Re: Dataframe, Java: How to convert String to Vector ?

2016-09-21 Thread Yan Facai
Thanks, Peter.
It works!

Why udf is needed?




On Wed, Sep 21, 2016 at 12:00 AM, Peter Figliozzi 
wrote:

> Hi Yan, I agree, it IS really confusing.  Here is the technique for
> transforming a column.  It is very general because you can make "myConvert"
> do whatever you want.
>
> import org.apache.spark.mllib.linalg.Vectors
> val df = Seq((0, "[1,3,5]"), (1, "[2,4,6]")).toDF
>
> df.show()
> // The columns were named "_1" and "_2"
> // Very confusing, because it looks like a Scala wildcard when we refer to
> it in code
>
> val myConvert = (x: String) => { Vectors.parse(x) }
> val myConvertUDF = udf(myConvert)
>
> val newDf = df.withColumn("parsed", myConvertUDF(col("_2")))
>
> newDf.show()
>
> On Mon, Sep 19, 2016 at 3:29 AM, 颜发才(Yan Facai)  wrote:
>
>> Hi, all.
>> I find that it's really confuse.
>>
>> I can use Vectors.parse to create a DataFrame contains Vector type.
>>
>> scala> val dataVec = Seq((0, Vectors.parse("[1,3,5]")), (1,
>> Vectors.parse("[2,4,6]"))).toDF
>> dataVec: org.apache.spark.sql.DataFrame = [_1: int, _2: vector]
>>
>>
>> But using map to convert String to Vector throws an error:
>>
>> scala> val dataStr = Seq((0, "[1,3,5]"), (1, "[2,4,6]")).toDF
>> dataStr: org.apache.spark.sql.DataFrame = [_1: int, _2: string]
>>
>> scala> dataStr.map(row => Vectors.parse(row.getString(1)))
>> :30: error: Unable to find encoder for type stored in a
>> Dataset.  Primitive types (Int, String, etc) and Product types (case
>> classes) are supported by importing spark.implicits._  Support for
>> serializing other types will be added in future releases.
>>   dataStr.map(row => Vectors.parse(row.getString(1)))
>>
>>
>> Dose anyone can help me,
>> thanks very much!
>>
>>
>>
>>
>>
>>
>>
>> On Tue, Sep 6, 2016 at 9:58 PM, Peter Figliozzi > > wrote:
>>
>>> Hi Yan, I think you'll have to map the features column to a new
>>> numerical features column.
>>>
>>> Here's one way to do the individual transform:
>>>
>>> scala> val x = "[1, 2, 3, 4, 5]"
>>> x: String = [1, 2, 3, 4, 5]
>>>
>>> scala> val y:Array[Int] = x slice(1, x.length - 1) replace(",", "")
>>> split(" ") map(_.toInt)
>>> y: Array[Int] = Array(1, 2, 3, 4, 5)
>>>
>>> If you don't know about the Scala command line, just type "scala" in a
>>> terminal window.  It's a good place to try things out.
>>>
>>> You can make a function out of this transformation and apply it to your
>>> features column to make a new column.  Then add this with
>>> Dataset.withColumn.
>>>
>>> See here
>>> 
>>> on how to apply a function to a Column to make a new column.
>>>
>>> On Tue, Sep 6, 2016 at 1:56 AM, 颜发才(Yan Facai)  wrote:
>>>
 Hi,
 I have a csv file like:
 uid  mid  features   label
 1235231[0, 1, 3, ...]True

 Both  "features" and "label" columns are used for GBTClassifier.

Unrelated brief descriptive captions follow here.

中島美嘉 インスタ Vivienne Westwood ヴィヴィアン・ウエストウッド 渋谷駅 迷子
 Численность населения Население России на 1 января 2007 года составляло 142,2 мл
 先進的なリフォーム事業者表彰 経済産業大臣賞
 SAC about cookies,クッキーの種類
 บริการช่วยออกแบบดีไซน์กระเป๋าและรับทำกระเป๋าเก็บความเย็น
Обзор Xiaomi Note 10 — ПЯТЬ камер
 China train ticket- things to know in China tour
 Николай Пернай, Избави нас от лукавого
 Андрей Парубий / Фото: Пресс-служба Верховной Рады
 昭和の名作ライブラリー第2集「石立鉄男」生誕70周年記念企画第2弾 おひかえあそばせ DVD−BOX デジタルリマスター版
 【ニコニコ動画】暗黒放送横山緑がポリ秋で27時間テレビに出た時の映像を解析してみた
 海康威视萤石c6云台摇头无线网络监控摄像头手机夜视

 However, when I read the file:
 Dataset samples = sparkSession.read().csv(file);
 The type of samples.select("features") is String.

 My question is:
 How to map samples.select("features") to Vector or any appropriate type,
 so I can use it to train like:
 GBTClassifier gbdt = new GBTClassifier()
 .setLabelCol("label")
 .setFeaturesCol("features")
 .setMaxIter(2)
 .setMaxDepth(7);

 Thanks.

>>>
>>>
>>
>


Re: Dataframe, Java: How to convert String to Vector ?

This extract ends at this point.